Nationally, Biden won two-thirds of Latinos votes but lost considerable support along the Texas-Mexico border and South Florida – areas that had some of the biggest electoral swings. Biden won Cuban-dominant Miami-Dade County by just 7.3 per cent, whereas Clinton had won it in 2016 by almost 30 percentage points.

Asian Americans tend to hold more progressive views on health care, the environment, gun control and social security that any other racial group. Consequently, since Bill Clinton, Asian Americans overwhelmingly supported Democratic presidential candidates. Biden was the preferred candidate for 45 per cent of Asian Americans during the Democratic primaries and 63 per cent voted for him for president.

Indigenous American voters played an important role in narrow margins of victory in swing states like Arizona and Wisconsin. Like Black women, Native American leaders and organisations encouraged voter registration and turnout. On election night, prominent news networks graphically depicted voters in the following categories: White, Black, Latino, Asian and Something Else. That “something else” referred to Indigenous and Native Americans, many of whom protested the pejorative classification.

In Arizona, Native Americans were hardest hit by COVID-19, at one point with the highest ratio of cases in the US. Ninety-seven per cent of the Navajo Nation in the state – Apache, Navajo, and Coconino counties – voted for Biden with approximately 74,000 votes.

Although not a racial group, the last demographic of significance are 18 to 29-year-old Americans.
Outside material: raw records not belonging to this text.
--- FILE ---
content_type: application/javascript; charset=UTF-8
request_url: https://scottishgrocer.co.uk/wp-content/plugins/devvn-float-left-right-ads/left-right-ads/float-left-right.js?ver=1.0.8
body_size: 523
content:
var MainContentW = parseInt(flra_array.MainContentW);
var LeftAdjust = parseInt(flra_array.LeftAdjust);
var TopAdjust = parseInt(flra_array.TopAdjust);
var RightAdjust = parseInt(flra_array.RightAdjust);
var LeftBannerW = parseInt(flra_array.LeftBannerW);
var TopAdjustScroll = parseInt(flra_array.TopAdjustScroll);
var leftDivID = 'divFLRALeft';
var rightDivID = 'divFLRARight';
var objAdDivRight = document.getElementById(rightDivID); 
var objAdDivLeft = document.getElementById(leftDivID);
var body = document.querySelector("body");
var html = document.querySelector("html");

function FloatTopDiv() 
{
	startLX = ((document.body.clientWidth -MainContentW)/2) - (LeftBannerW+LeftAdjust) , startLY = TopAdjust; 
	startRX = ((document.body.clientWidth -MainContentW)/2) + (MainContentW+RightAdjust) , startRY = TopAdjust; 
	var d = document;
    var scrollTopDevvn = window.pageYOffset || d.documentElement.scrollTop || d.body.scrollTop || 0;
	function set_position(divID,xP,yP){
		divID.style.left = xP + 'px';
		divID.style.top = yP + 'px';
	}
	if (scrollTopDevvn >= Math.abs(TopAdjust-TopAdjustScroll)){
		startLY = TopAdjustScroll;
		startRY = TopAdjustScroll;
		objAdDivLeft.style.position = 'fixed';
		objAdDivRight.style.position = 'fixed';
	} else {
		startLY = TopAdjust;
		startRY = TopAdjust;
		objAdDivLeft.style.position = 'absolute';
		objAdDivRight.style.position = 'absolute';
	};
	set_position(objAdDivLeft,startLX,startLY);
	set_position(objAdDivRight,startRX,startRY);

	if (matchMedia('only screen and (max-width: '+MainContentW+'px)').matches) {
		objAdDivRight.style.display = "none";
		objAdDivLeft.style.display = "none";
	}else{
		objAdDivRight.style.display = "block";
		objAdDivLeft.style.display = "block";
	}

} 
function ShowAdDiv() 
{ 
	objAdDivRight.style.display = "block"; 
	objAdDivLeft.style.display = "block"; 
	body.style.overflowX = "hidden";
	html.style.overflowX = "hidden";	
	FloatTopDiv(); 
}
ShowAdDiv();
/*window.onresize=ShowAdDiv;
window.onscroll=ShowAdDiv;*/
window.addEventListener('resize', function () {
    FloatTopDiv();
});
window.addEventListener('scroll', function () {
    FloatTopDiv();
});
Many are too young to drink but eligible to vote, and they did. Energised by Bernie Sanders, Elizabeth Warren and Alexandria Ocasio-Cortez, the under-30-year-old turnout was 53 per cent, besting the previous 2008 high of 51 per cent.
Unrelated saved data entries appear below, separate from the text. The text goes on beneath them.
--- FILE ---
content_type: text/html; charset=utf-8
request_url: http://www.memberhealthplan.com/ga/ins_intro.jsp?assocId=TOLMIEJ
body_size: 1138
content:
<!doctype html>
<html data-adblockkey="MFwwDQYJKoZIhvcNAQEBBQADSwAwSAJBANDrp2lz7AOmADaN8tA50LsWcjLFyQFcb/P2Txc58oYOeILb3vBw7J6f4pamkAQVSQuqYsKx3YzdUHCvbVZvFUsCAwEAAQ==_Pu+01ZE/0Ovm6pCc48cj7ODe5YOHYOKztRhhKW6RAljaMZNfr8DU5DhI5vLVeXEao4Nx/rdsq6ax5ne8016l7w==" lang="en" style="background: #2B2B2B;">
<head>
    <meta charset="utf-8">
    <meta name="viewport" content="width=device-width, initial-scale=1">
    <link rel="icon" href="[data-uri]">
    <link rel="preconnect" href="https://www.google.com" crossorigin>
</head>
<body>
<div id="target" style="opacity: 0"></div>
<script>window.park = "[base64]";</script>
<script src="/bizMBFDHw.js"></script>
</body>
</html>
Of the more than 25 million Gen Z and Millennials votes cast, exit poll data indicated the under 30s favoured Biden by a nearly 2-to-1 margin. Young Black voters favoured him by a 76 per cent margin; Asian voters by a 69 per cent margin; and Latino voters by a 51 per cent margin. Young White voters favoured Biden by only six per cent.

In terms of political mobilisation among young voters, the most notable was their involvement in the June Trump rally in Tulsa, Oklahoma. Democratic-supporting TikTok teens and K-pop fans made more than a million bogus ticket requests.

The multiracial and multi-age coalition that led Biden to the White House is a victory for democracy. All of us may have been created equal, but the vote is the most powerful non-violent means available to ensure equality. When we vote, our voices are heard; it is the means to wage war for social change without injuring anyone. As Abraham Lincoln stated, “The ballot is stronger than the bullet.”

For those waiting to exhale, last week CNN opined, “Donald Trump is the clear front-runner for the 2024 nomination.” The global news leader reported that “Trump is not just the dominant figure in the party (and among the party’s base) right now; he is the only face of the party…”

Notwithstanding, deep in my heart, I do believe that Black and People of Colour shall overcome someday, soon.

Dominic Hewitt is pursuing postgraduate and professional studies in law and is passionate about politics, aspiring to be a political commentator. Arlington Kenneth is trained in political sociology.